Bishop Diego de Landa burns Mayan books in 1562.
On the Yucatan peninsula on July 12, 1562 in the 4,000 year old town of Mani an auto-de-fa was held by Bishop Diego de Landa.
Fray Diego de Landa throws into the flames, one after the other, the books of the Mayas. The inquisitor curses Satan, and the fire crackles and devours. Around the incinerator, heretics howl with their heads down. Hung by the feet, flayed with whips, Indians are doused with boiling wax as the fire flares up and the books snap, as if complaining.
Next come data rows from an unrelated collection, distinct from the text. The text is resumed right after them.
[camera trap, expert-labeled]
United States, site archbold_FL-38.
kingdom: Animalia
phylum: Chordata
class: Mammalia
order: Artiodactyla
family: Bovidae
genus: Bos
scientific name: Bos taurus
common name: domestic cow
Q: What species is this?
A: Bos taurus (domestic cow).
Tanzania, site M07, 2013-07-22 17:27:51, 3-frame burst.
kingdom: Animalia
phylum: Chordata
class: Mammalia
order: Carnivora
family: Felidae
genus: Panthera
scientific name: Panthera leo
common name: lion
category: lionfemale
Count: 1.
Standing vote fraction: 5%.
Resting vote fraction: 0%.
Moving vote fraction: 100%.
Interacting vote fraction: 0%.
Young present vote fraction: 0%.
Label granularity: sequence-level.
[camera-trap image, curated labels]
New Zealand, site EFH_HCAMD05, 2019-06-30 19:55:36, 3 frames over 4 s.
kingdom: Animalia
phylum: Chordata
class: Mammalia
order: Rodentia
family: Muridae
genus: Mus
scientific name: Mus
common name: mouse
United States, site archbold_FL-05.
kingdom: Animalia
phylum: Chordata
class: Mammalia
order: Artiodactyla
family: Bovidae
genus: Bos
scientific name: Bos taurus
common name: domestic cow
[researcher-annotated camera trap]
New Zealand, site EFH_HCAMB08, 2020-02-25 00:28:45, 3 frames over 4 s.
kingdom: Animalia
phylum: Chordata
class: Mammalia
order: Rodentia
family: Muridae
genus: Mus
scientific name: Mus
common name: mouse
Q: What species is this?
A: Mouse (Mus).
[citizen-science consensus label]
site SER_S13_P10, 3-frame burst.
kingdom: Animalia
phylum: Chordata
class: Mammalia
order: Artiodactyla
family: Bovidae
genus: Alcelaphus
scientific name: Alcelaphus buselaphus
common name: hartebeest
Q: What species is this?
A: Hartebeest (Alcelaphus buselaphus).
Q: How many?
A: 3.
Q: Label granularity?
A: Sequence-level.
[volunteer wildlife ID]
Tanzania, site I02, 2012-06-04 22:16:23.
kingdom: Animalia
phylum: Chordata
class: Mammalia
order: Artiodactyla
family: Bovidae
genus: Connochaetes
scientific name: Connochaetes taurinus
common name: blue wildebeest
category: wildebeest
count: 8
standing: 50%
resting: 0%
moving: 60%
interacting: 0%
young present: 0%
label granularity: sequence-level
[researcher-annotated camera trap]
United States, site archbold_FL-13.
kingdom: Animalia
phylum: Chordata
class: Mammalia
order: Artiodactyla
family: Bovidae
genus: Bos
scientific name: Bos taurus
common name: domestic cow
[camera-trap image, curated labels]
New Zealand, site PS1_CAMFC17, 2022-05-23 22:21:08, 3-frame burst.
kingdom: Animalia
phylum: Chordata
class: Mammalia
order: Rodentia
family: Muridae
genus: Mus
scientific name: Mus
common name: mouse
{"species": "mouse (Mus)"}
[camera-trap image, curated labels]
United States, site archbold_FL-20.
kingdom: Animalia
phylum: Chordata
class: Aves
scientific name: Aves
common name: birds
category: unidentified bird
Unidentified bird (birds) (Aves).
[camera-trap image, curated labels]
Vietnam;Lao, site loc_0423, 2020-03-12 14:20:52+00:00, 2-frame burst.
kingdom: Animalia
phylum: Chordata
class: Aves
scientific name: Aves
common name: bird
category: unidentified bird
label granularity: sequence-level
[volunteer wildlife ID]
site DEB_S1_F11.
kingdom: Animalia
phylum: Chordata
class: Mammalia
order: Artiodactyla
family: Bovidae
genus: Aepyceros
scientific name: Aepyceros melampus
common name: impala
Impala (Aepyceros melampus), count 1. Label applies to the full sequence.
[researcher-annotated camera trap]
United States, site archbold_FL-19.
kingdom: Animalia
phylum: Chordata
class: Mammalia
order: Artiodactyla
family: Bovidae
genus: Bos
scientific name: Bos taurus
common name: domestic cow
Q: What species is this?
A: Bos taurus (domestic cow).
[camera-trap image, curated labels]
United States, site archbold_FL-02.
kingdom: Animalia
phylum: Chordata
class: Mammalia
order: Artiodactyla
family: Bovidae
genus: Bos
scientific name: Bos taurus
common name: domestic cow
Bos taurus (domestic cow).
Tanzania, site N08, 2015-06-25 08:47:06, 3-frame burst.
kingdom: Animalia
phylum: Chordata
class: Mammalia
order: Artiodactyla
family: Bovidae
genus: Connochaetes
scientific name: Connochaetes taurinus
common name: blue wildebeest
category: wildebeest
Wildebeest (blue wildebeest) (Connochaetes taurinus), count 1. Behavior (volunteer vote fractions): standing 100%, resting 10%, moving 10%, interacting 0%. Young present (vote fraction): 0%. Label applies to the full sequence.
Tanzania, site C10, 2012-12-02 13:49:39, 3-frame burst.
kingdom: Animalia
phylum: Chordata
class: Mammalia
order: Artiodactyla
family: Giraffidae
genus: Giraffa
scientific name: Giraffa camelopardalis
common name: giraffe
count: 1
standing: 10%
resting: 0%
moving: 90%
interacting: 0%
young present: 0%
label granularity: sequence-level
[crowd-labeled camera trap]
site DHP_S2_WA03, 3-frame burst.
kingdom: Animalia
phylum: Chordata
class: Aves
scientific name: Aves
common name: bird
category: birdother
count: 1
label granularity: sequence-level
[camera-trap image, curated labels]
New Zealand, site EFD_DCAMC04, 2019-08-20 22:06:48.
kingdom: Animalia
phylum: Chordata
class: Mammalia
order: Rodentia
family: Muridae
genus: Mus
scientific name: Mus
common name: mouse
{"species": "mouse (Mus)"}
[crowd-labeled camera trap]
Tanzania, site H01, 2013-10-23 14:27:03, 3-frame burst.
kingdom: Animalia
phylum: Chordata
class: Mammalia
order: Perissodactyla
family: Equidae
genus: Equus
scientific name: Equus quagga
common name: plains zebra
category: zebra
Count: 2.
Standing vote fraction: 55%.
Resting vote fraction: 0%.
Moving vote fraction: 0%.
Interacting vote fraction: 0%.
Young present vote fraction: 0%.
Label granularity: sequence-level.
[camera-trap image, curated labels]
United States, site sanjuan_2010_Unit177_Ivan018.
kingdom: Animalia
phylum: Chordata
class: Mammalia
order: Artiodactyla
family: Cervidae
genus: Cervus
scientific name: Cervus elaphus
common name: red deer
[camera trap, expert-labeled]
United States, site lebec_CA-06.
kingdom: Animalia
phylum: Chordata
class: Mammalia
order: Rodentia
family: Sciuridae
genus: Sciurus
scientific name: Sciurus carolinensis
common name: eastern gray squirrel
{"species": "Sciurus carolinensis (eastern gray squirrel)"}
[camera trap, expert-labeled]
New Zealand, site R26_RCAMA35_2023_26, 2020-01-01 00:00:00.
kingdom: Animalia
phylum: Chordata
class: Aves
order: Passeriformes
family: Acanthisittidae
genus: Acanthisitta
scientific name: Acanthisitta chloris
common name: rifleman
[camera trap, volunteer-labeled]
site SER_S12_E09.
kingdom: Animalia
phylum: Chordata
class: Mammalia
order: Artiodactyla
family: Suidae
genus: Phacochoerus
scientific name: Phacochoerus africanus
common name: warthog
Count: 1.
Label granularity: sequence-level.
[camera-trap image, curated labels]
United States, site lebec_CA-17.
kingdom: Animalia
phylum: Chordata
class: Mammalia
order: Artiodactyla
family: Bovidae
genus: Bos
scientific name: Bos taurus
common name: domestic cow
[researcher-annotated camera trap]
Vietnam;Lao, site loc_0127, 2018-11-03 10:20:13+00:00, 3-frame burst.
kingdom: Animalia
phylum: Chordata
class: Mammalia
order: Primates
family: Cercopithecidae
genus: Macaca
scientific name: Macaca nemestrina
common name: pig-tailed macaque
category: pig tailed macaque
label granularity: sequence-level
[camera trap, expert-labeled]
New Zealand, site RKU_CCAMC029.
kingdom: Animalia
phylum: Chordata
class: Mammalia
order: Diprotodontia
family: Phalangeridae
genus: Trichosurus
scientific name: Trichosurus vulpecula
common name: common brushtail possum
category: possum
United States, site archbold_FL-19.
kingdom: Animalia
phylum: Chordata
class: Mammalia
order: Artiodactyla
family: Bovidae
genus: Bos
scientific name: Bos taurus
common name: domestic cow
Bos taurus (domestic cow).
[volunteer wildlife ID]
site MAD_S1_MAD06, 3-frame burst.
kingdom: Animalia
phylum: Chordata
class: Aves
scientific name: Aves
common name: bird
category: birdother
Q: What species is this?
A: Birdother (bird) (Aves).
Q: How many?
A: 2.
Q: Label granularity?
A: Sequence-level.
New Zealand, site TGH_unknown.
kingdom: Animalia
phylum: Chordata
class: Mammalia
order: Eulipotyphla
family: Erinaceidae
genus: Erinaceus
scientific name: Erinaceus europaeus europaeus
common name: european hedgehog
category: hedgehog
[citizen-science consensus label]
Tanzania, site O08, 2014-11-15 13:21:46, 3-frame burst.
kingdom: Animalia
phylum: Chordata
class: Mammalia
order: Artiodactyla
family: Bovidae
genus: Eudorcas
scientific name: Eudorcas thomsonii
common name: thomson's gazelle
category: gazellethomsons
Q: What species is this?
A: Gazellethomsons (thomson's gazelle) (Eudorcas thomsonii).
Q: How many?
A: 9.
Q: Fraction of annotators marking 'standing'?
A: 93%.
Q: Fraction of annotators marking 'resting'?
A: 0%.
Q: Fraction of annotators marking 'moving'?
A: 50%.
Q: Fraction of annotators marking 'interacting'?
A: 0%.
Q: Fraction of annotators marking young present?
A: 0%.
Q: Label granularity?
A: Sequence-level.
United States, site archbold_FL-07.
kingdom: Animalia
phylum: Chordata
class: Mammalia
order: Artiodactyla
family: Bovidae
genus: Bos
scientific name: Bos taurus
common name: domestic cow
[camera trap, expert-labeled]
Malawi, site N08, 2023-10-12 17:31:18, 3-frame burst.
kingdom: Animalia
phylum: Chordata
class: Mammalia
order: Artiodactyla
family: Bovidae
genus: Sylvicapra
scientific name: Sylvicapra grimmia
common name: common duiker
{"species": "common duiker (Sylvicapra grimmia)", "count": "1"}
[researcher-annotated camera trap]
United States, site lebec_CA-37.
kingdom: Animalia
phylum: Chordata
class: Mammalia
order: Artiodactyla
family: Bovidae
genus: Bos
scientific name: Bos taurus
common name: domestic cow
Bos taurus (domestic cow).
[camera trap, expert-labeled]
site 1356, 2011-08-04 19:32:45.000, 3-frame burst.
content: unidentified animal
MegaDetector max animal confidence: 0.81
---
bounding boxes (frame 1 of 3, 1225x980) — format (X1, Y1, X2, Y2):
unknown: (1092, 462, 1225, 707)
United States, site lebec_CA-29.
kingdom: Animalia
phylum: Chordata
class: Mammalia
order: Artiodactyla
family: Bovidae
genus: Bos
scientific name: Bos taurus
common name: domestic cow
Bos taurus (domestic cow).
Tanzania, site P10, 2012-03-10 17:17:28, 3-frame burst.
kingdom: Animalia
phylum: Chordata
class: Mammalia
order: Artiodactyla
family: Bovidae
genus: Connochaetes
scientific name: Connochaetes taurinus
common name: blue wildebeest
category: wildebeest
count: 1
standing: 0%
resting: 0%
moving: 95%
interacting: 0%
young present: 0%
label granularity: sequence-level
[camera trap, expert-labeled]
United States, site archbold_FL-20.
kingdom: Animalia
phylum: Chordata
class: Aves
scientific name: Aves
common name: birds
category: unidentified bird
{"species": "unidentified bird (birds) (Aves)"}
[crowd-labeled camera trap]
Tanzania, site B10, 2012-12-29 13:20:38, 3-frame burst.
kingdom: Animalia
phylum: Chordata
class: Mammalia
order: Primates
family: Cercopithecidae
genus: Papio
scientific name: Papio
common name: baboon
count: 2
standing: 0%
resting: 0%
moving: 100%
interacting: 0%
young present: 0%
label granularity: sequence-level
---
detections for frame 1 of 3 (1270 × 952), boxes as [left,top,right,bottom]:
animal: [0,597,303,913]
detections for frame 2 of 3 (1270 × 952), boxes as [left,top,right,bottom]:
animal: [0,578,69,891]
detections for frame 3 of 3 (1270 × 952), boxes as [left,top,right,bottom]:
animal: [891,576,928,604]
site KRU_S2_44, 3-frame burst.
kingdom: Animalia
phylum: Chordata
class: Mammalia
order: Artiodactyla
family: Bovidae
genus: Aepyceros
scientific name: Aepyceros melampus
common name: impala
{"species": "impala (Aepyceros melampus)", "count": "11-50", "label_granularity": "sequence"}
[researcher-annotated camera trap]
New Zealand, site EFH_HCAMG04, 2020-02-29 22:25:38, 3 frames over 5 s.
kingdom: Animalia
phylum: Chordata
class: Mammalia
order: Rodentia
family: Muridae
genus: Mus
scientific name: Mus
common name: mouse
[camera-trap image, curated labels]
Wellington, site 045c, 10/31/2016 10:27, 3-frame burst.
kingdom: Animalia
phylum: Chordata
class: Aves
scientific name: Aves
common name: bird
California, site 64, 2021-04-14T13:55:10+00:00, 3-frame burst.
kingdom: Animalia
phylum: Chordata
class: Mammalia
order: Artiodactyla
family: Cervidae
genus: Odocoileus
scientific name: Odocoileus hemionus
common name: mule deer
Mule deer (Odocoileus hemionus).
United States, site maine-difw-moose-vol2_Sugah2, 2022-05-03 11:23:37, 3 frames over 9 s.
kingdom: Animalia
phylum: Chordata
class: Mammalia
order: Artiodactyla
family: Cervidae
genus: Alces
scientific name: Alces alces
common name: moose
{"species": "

Tonight, eight centuries of Mayan literature turn to ashes.
— Eduardo Hughes Galeano, Memoria del fuego (Memory of Fire Trilogy, 1986)
References:
Clendinnen, Inga. Ambivalent Conquests: Maya and Spaniard in Yucatan, 1517-1570, 2nd. ed. Cambridge: University Press, 1987
Landa: Relación de las cosas de Yucatán, ca. 1570 ed. Miguel Rivera, 1985. Madrid: Historia 16, p. 148.
Ostler, Nicholas. 2001. “Endangered Languages—lost Worlds.” Contemporary Review 279 (1631): 349–55.
Timmer, David E. 1997. “Providence and Perdition: Fray Diego de Landa Justifies His Inquisition against the Yucatecan Maya.” Church History 66 (3): 477–88.
This is perhaps the worst single act of superstition and falsehood in recorded history. We are only today beginning to understand what was lost, but that's with significant detective work, expert analysis lasting years, fighting poachers, and ultimately a great deal of inference and guesswork.
The Mayans were the premier scientists of the 16th Century, not just in the Western Hemisphere but all around the globe. Most of the books destroyed were invaluable and irreplaceable, as we know from the few that escaped destruction and reference those no longer available. With the recent improvements in LIDAR and drones, we're discovering that Mayan cities were probably an order of magnitude larger than we believed. The Mayan cities of El Pilar and Caracol may well have been the two largest cities in the world in 1562, each at least 45% larger than third-place Beijing.